Re: TDISP enablement

Samuel Ortiz <sameo@xxxxxxxxxxxx> · Mon, 13 Nov 2023 07:04:58 +0100

On Wed, Nov 01, 2023 at 11:05:51AM +0000, Jonathan Cameron wrote:
> On Wed, 1 Nov 2023 08:27:17 +0100
> Lukas Wunner <lukas@xxxxxxxxx> wrote:
> 
> Thanks Alexy, this is a great discussion to kick off.
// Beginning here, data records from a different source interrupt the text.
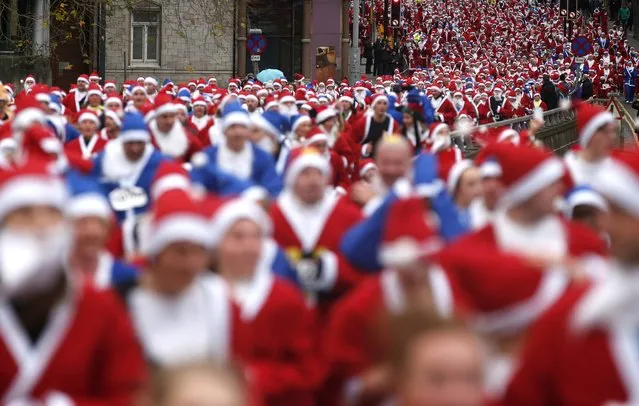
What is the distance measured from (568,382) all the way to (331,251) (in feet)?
10.5

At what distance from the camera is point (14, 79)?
39875 mm

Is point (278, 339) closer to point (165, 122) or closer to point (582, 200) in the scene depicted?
point (582, 200)

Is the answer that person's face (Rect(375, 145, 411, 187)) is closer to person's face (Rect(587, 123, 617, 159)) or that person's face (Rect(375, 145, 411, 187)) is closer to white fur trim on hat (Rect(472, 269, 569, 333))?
white fur trim on hat (Rect(472, 269, 569, 333))

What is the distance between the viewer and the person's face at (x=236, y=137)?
1089cm

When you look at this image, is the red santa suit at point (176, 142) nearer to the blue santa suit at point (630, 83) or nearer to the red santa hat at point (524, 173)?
the red santa hat at point (524, 173)

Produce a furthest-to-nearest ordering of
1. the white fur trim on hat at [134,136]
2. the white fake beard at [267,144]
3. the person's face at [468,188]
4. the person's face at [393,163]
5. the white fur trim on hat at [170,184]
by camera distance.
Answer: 1. the white fake beard at [267,144]
2. the white fur trim on hat at [134,136]
3. the person's face at [468,188]
4. the person's face at [393,163]
5. the white fur trim on hat at [170,184]

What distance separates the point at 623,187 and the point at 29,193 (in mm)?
1909

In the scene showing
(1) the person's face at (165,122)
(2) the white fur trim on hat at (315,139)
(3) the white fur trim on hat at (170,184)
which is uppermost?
(1) the person's face at (165,122)

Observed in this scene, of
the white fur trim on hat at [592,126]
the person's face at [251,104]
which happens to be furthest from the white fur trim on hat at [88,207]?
the person's face at [251,104]

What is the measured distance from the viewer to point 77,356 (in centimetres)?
446

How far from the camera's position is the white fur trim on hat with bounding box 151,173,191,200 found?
579 centimetres

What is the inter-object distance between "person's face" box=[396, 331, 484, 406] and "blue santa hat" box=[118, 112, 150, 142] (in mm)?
7347

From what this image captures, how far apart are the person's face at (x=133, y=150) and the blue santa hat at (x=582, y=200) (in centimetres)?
333

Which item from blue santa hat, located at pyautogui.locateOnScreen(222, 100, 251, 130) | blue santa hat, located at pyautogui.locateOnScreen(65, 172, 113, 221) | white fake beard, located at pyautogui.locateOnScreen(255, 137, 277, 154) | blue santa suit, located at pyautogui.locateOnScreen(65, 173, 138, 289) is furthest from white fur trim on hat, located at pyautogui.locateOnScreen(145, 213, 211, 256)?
white fake beard, located at pyautogui.locateOnScreen(255, 137, 277, 154)
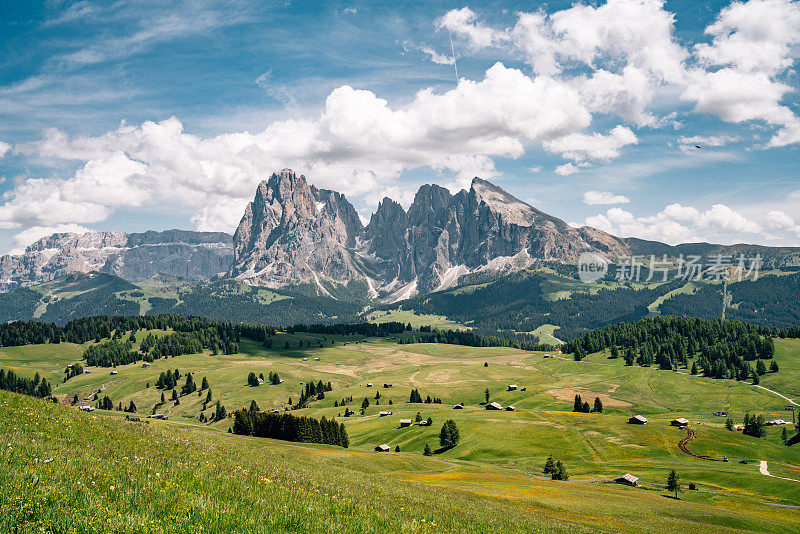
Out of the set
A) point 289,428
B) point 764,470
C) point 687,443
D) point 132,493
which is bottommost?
point 289,428

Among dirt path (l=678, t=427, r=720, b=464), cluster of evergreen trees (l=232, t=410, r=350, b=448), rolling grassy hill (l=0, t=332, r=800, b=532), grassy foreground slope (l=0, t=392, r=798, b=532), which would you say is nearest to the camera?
grassy foreground slope (l=0, t=392, r=798, b=532)

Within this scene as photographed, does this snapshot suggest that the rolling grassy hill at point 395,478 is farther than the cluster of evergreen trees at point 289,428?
No

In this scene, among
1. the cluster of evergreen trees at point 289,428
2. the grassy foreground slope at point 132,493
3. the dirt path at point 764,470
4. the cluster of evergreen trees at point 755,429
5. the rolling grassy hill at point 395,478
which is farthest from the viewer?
the cluster of evergreen trees at point 755,429

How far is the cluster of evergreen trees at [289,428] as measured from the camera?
10625 cm

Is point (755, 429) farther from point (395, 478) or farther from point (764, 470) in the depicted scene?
point (395, 478)

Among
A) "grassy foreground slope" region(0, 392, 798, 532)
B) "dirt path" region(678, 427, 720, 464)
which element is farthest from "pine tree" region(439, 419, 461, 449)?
"grassy foreground slope" region(0, 392, 798, 532)

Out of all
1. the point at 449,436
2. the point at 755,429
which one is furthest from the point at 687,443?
the point at 449,436

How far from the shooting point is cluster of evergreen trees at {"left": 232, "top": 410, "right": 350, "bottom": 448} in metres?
106

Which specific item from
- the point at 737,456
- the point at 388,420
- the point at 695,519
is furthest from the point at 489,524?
the point at 388,420

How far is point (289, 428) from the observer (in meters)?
108

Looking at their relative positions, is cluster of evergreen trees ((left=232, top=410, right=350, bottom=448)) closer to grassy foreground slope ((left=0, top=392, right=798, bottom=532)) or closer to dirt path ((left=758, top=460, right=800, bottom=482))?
grassy foreground slope ((left=0, top=392, right=798, bottom=532))

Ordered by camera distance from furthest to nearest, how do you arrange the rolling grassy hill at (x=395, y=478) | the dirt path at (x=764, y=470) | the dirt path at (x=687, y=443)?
1. the dirt path at (x=687, y=443)
2. the dirt path at (x=764, y=470)
3. the rolling grassy hill at (x=395, y=478)

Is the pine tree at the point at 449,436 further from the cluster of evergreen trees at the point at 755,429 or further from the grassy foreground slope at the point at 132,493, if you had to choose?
the grassy foreground slope at the point at 132,493

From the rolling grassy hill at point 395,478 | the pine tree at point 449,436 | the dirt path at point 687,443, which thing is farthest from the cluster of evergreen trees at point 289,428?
the dirt path at point 687,443
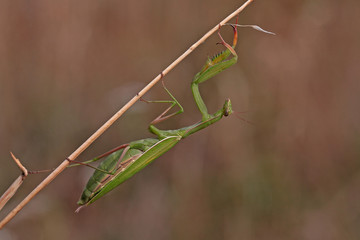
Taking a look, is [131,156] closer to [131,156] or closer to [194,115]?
[131,156]

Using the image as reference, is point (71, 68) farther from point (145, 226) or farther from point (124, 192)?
point (145, 226)

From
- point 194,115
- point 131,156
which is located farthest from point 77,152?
point 194,115

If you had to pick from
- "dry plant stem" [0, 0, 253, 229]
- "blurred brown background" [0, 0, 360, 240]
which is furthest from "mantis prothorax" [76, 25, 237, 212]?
"blurred brown background" [0, 0, 360, 240]

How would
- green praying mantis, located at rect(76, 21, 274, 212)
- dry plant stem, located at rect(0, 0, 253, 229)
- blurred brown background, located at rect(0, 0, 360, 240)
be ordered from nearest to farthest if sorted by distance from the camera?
1. dry plant stem, located at rect(0, 0, 253, 229)
2. green praying mantis, located at rect(76, 21, 274, 212)
3. blurred brown background, located at rect(0, 0, 360, 240)

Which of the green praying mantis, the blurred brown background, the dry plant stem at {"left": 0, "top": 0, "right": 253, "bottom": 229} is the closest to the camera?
the dry plant stem at {"left": 0, "top": 0, "right": 253, "bottom": 229}

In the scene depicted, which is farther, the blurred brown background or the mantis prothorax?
the blurred brown background

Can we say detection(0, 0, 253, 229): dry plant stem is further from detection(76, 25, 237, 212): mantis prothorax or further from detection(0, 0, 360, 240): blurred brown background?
detection(0, 0, 360, 240): blurred brown background

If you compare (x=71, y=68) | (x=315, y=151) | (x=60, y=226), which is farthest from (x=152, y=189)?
(x=315, y=151)

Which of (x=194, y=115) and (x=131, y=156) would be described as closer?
(x=131, y=156)
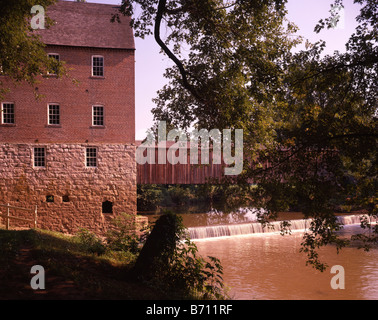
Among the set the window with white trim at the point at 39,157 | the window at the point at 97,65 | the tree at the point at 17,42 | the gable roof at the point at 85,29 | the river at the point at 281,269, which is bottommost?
the river at the point at 281,269

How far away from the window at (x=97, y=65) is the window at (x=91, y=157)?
13.7ft

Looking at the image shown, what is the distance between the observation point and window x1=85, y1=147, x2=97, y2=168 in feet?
67.9

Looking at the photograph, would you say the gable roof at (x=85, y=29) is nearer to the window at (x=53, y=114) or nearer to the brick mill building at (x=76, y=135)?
the brick mill building at (x=76, y=135)

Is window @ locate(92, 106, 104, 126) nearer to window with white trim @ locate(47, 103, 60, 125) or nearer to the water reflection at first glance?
window with white trim @ locate(47, 103, 60, 125)

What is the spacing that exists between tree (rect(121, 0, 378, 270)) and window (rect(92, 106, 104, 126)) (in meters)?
11.3

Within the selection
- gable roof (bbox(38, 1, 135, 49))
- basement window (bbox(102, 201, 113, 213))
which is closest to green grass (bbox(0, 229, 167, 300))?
basement window (bbox(102, 201, 113, 213))

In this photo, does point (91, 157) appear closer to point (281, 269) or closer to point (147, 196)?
point (147, 196)

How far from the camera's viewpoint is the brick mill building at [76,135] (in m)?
20.0

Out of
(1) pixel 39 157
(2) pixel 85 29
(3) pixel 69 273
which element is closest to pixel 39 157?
(1) pixel 39 157

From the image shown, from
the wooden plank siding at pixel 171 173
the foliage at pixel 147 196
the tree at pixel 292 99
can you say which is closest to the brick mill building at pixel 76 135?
the wooden plank siding at pixel 171 173

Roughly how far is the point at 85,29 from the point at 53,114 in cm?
525

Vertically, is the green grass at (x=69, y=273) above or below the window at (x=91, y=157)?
below

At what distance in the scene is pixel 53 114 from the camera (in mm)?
20688

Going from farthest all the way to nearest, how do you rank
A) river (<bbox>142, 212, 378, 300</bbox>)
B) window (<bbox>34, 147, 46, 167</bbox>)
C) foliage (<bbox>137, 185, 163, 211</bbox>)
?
foliage (<bbox>137, 185, 163, 211</bbox>)
window (<bbox>34, 147, 46, 167</bbox>)
river (<bbox>142, 212, 378, 300</bbox>)
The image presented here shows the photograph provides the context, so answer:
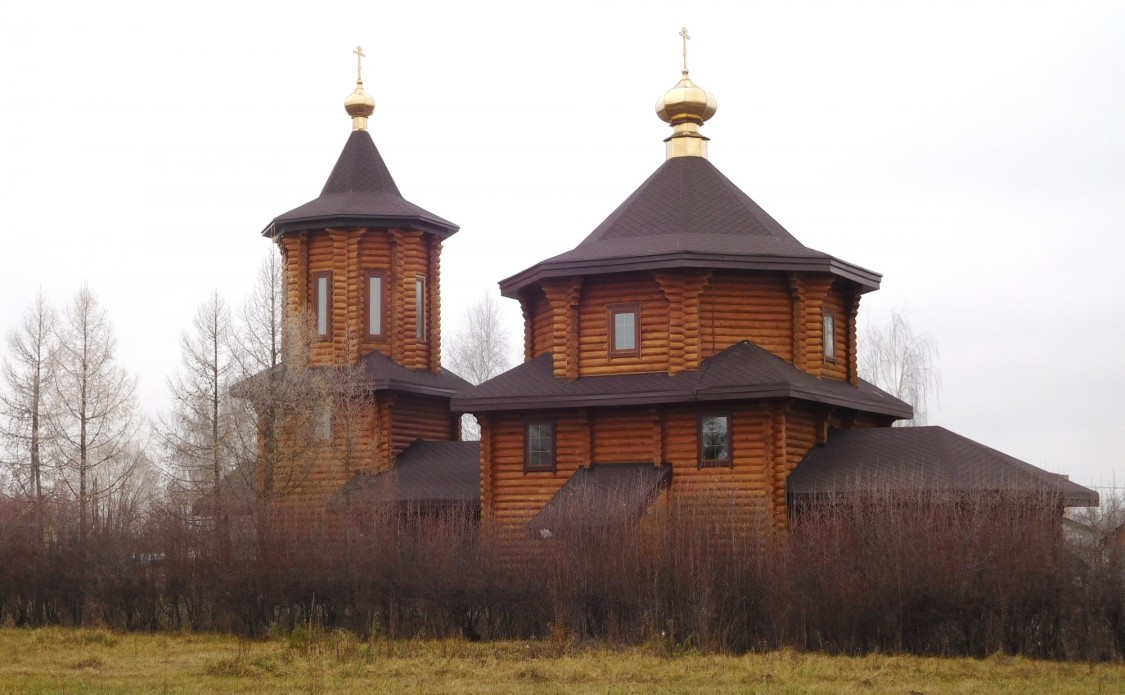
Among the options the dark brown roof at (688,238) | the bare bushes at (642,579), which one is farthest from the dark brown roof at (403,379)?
the bare bushes at (642,579)

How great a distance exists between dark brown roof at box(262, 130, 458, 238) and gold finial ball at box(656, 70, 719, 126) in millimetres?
5487

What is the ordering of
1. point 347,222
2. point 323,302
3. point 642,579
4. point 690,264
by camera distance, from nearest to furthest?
point 642,579
point 690,264
point 347,222
point 323,302

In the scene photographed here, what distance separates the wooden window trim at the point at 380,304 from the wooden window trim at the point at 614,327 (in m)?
6.91

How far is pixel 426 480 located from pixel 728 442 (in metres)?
6.88

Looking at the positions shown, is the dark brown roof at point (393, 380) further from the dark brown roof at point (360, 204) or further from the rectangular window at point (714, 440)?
the rectangular window at point (714, 440)

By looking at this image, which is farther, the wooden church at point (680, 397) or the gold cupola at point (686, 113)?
the gold cupola at point (686, 113)

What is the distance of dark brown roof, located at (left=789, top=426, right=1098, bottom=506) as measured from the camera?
22000 mm

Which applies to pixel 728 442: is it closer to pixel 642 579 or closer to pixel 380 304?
pixel 642 579

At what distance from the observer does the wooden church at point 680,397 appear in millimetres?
23594

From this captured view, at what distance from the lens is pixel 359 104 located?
33219 millimetres

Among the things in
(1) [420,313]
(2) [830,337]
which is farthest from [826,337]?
(1) [420,313]

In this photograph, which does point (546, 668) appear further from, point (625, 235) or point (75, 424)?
point (75, 424)

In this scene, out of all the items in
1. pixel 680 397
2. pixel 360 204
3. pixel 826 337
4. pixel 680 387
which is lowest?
pixel 680 397

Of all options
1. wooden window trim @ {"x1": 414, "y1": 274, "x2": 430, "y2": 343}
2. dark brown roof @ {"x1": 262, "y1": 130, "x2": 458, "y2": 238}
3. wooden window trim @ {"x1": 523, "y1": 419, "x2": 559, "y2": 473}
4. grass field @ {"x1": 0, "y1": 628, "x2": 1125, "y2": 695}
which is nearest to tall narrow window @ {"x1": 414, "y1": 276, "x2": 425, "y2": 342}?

I'd certainly agree with that.

> > On Wed, Nov 01, 2023 at 09:56:11AM +1100, Alexey Kardashevskiy wrote:
> > > - device_connect - starts CMA/SPDM session, returns measurements/certs,
> > > runs IDE_KM to program the keys;  
> > 
> > Does the PSP have a set of trusted root certificates?
> > If so, where does it get them from?
> > 
> > If not, does the PSP just blindly trust the validity of the cert chain?
> > Who validates the cert chain, and when?
> > Which slot do you use?
> > Do you return only the cert chain of that single slot or of all slots?
> > Does the PSP read out all measurements available?  This may take a while
> > if the measurements are large and there are a lot of them.
> 
> I'd definitely like their to be a path for certs and measurement to be
> checked by the Host OS (for the non TDISP path). Whether the
> policy setup cares about result is different question ;)
> 
> > 
> > 
> > > - tdi_info - read measurements/certs/interface report;  
> > 
> > Does this return cached cert chains and measurements from the device
> > or does it retrieve them anew?  (Measurements might have changed if
> > MEAS_FRESH_CAP is supported.)
> > 
> > 
> > > If the user wants only CMA/SPDM, the Lukas'es patched will do that without
> > > the PSP. This may co-exist with the AMD PSP (if the endpoint allows multiple
> > > sessions).  
> > 
> > It can co-exist if the pci_cma_claim_ownership() library call
> > provided by patch 12/12 is invoked upon device_connect.
> > 
> > It would seem advantageous if you could delay device_connect
> > until a device is actually passed through.  Then the OS can
> > initially authenticate and measure devices and the PSP takes
> > over when needed.
> 
> Would that delay mean IDE isn't up - I think that wants to be
> available whether or not pass through is going on.
>
> Given potential restrictions on IDE resources, I'd expect to see an explicit
> opt in from userspace on the host to start that process for a given
> device.  (udev rule or similar might kick it off for simple setups).
> 
> Would that work for the flows described?  
> 
> Next bit probably has holes...  Key is that a lot of the checks
> may fail, and it's up to host userspace policy to decide whether
> to proceed (other policy in the secure VM side of things obviously)
> 
> So my rough thinking is - for the two options (IDE / TDISP)
> 
> Comparing with Alexey's flow I think only real difference is that
> I call out explicit host userspace policy controls. I'd also like
> to use similar interfaces to convey state to host userspace as
> per Lukas' existing approaches.  Sure there will also be in
> kernel interfaces for driver to get data if it knows what to do
> with it.  I'd also like to enable the non tdisp flow to handle
> IDE setup 'natively' if that's possible on particular hardware.
> 
> 1. Host has a go at CMA/SPDM. Policy might say that a failure here is
>    a failure in general so reject device - or it might decide it's up to
>    the PSP etc.   (userspace can see if it succeeded)
>    I'd argue host software can launch this at any time.  It will
>    be a denial of service attack but so are many other things the host
>    can do.
> 2. TDISP policy decision from host (userspace policy control)
>    Need to know end goal.
> 3. IDE opt in from userspace.  Policy decision.
>   - If not TDISP 
>     - device_connect(IDE ONLY) - bunch of proxying in host OS.
>     - Cert chain and measurements presented to host, host can then check if
>       it is happy and expose for next policy decision.
>     - Hooks exposed for host to request more measurements, key refresh etc.
>       Idea being that the flow is host driven with PSP providing required
>       services.  If host can just do setup directly that's fine too.
>   - If TDISP (technically you can run tdisp from host, but lets assume
>     for now no one wants to do that? (yet)).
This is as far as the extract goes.